There was never any question that I love books. Some of my earliest memories are Mom reading me fairy tales, me attempting to “read” to my baby sister, and the magical day I discovered the school library in kindergarten.
And there wasn’t much question that I was a writer. Mom’s nickname for me was Ink-Spot. My hands and clothes were perpetually stained from the hours I spent scribbling in journals and spiral notebooks with cheap ballpoint pens. Before I could write, I did my storytelling through Barbie dolls. You would not believe the plot twists that went down at the Dream House. In school, I was known for writing. If there was a geography lesson, I failed. If there was a math test, I cried under my desk. But if there was an essay? I lost count of the times a proud teacher would read one of my paragraphs—or an entire paper—to the class. I knew in my bones I was a writer, I just wasn’t sure what to do with it (except, obviously, pen hundreds of tragically bad poems in my teenage years.)
Then, at a middle school slumber party, someone handed me a Jude Deveraux historical romance, one of the books from the Velvet series. That was the beginning.
Sexy men meeting their matches in smart, sassy women. Ballrooms! Pirate ships! The Scottish Highlands! I can’t tell you how many Jude Deveraux and Johanna Lindsey books I read after bedtime by flashlight. In high school, a friend added to my reading list Julie Garwood, who always made me laugh, and Judith McNaught, who always made me cry. After sobbing my way to the end of another McNaught historical, I knew that Jude, Johanna, Julie and Judith had led me to my destiny. I was going to be a romance writer. (I even saved up my babysitting money and bought a book called How To Write A Romance and Get it Published.) My mother suggested that, inevitable fame and fortune aside, I still go to college. Which I did, focusing on history. To assist with all my romance novel research.
After graduation and getting married, I joined Romance Writers of America and learned a lot about the business side of publishing. Still, I couldn’t sell any of my historical romances. What was I doing wrong? Did my writing suck? Were my London Regencies not original enough? Was it because my name didn’t start with J?! I was fortunate enough to final in several unpublished contests and get my work in front of judging editors, but I never won. I came close in 2000, when an editor placed me second and left the margin note “strong writing, but not a historical voice.”
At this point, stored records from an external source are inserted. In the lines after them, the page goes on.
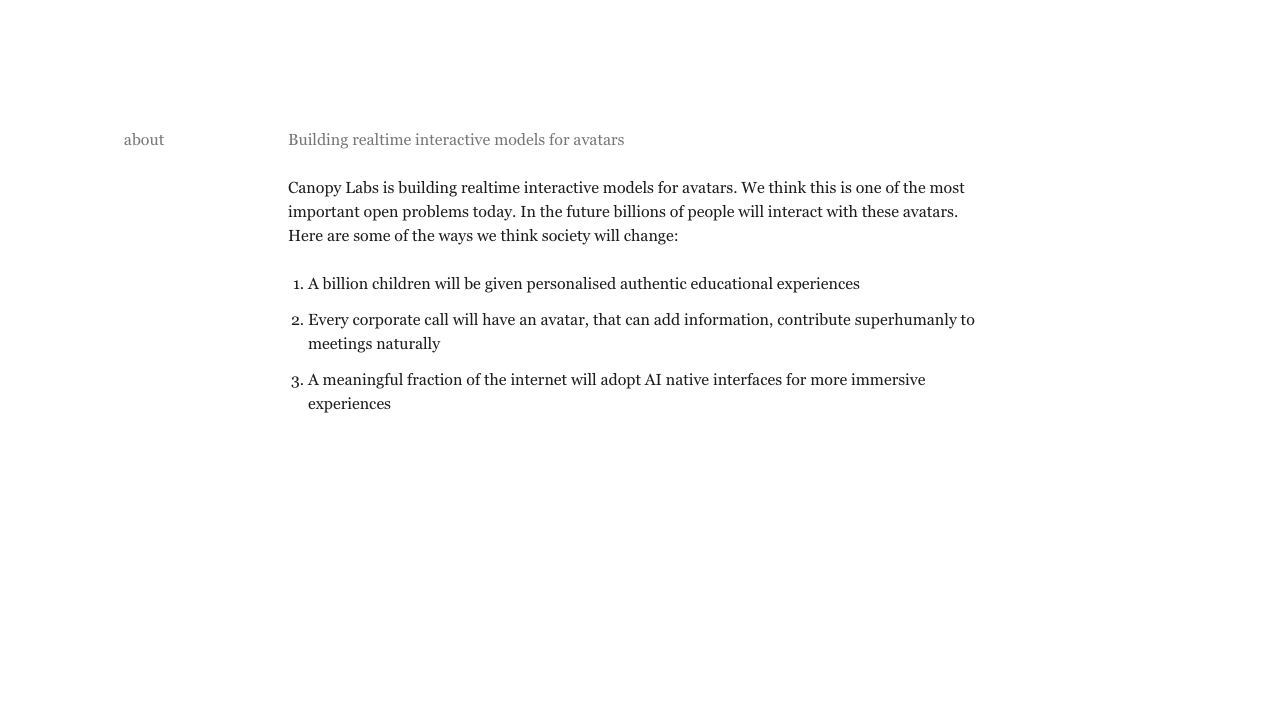 about

Building realtime interactive models for avatars

Canopy Labs is building realtime interactive models for avatars. We think this is one of the most important open problems today. In the future billions of people will interact with these avatars. Here are some of the ways we think society will change:

1. A billion children will be given personalised authentic educational experiences
2. Every corporate call will have an avatar, that can add information, contribute superhumanly to meetings naturally
3. A meaningful fraction of the internet will adopt AI native interfaces for more immersive experiences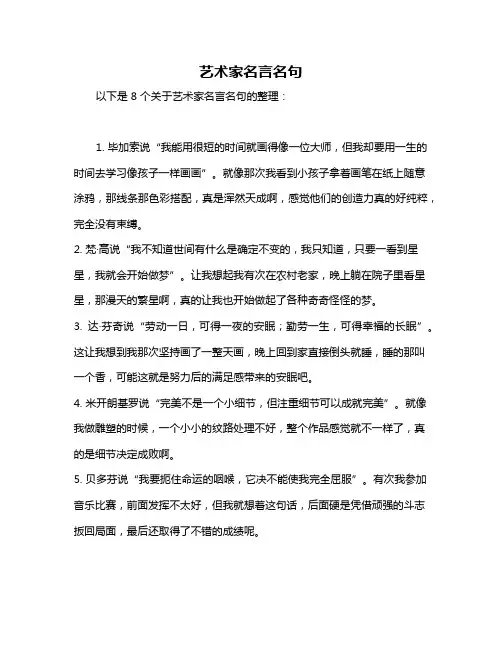 艺术家名言名句

以下是 8 个关于艺术家名言名句的整理：

1. 毕加索说“我能用很短的时间就画得像一位大师，但我却要用一生的时间去学习像孩子一样画画”。就像那次我看到小孩子拿着画笔在纸上随意涂鸦，那线条那色彩搭配，真是浑然天成啊，感觉他们的创造力真的好纯粹，完全没有束缚。

2. 梵·高说“我不知道世间有什么是确定不变的，我只知道，只要一看到星星，我就会开始做梦”。让我想起我有次在农村老家，晚上躺在院子里看星星，那漫天的繁星啊，真的让我也开始做起了各种奇奇怪怪的梦。

3. 达·芬奇说“劳动一日，可得一夜的安眠；勤劳一生，可得幸福的长眠”。这让我想到我那次坚持画了一整天画，晚上回到家直接倒头就睡，睡的那叫一个香，可能这就是努力后的满足感带来的安眠吧。

4. 米开朗基罗说“完美不是一个小细节，但注重细节可以成就完美”。就像我做雕塑的时候，一个小小的纹路处理不好，整个作品感觉就不一样了，真的是细节决定成败啊。

5. 贝多芬说“我要扼住命运的咽喉，它决不能使我完全屈服”。有次我参加音乐比赛，前面发挥不太好，但我就想着这句话，后面硬是凭借顽强的斗志扳回局面，最后还取得了不错的成绩呢。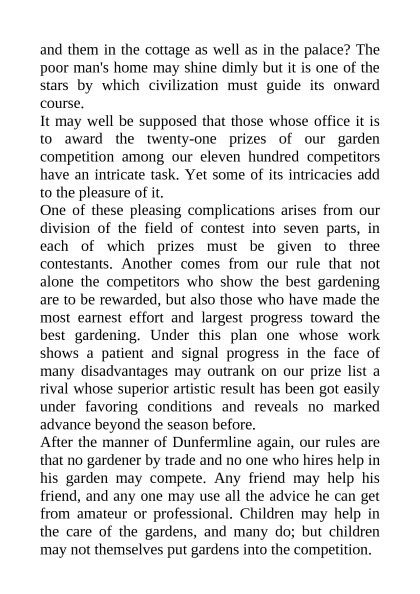 and them in the cottage as well as in the palace? The poor man's home may shine dimly but it is one of the stars by which civilization must guide its onward course.

It may well be supposed that those whose office it is to award the twenty-one prizes of our garden competition among our eleven hundred competitors have an intricate task. Yet some of its intricacies add to the pleasure of it.

One of these pleasing complications arises from our division of the field of contest into seven parts, in each of which prizes must be given to three contestants. Another comes from our rule that not alone the competitors who show the best gardening are to be rewarded, but also those who have made the most earnest effort and largest progress toward the best gardening. Under this plan one whose work shows a patient and signal progress in the face of many disadvantages may outrank on our prize list a rival whose superior artistic result has been got easily under favoring conditions and reveals no marked advance beyond the season before.

After the manner of Dunfermline again, our rules are that no gardener by trade and no one who hires help in his garden may compete. Any friend may help his friend, and any one may use all the advice he can get from amateur or professional. Children may help in the care of the gardens, and many do; but children may not themselves put gardens into the competition.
HOW COULD I NOT HAVE A HISTORICAL VOICE? I’d been mainlining historicals for years and had been fantasizing about my historical romance career since I was sixteen. (I love historical romances to this day, btw, and am currently reading books by both James, Eloisa and Jenkins, Beverly.) But after several years of being told no, I began to wonder. Trying desperately to find a place for myself in the market, I began reading many different subgenres. I read some good books, but nothing really cut through my frustration and confusion. Until.
Jennifer Crusie. (Fine, I have a thing for Js. Just ask my husband. Jarrad.)
Sidenote that isn’t as random as it seems: I remember being delighted while watching the Season 4 Buffy the Vampire Slayer finale “Restless,” written by Joss Whedon. The whole episode is bizarre dream sequences, and I literally told my husband, “This is what it’s like inside my head!” (To which he replied, “You frighten me.”)
The first time I read a contemporary romance by Jennifer Crusie, I had that same feeling of joyous identification. Beyond her storylines or sexy banter, there was something in the rhythm and cadence of her words that spoke to me, that felt like the more sophisticated version of how my brain works, or at least aspires to work. After falling madly in love with her books, I was no longer too stubborn or too scared to try something new. Instead, I was inspired.
My first book, a contemporary romantic comedy, was released in 2003, and I’ve now published/sold almost fifty books and novellas.
I found my voice and achieved my dream through a lot of trial and error–but it was other authors’ voices that inspired me in the first place and motivated me to keep trying. Thank you Jude, Johanna, Julie, Judith, Joss, and Jenny.
(Author’s note: Obviously I don’t only read books by people with J names—my love for Kresley Cole is well documented—but I must say, Jeanette Grey continues the glorious tradition of J-awesomeness. Don’t miss her upcoming contemporary romance Eight Ways to Ecstasy.)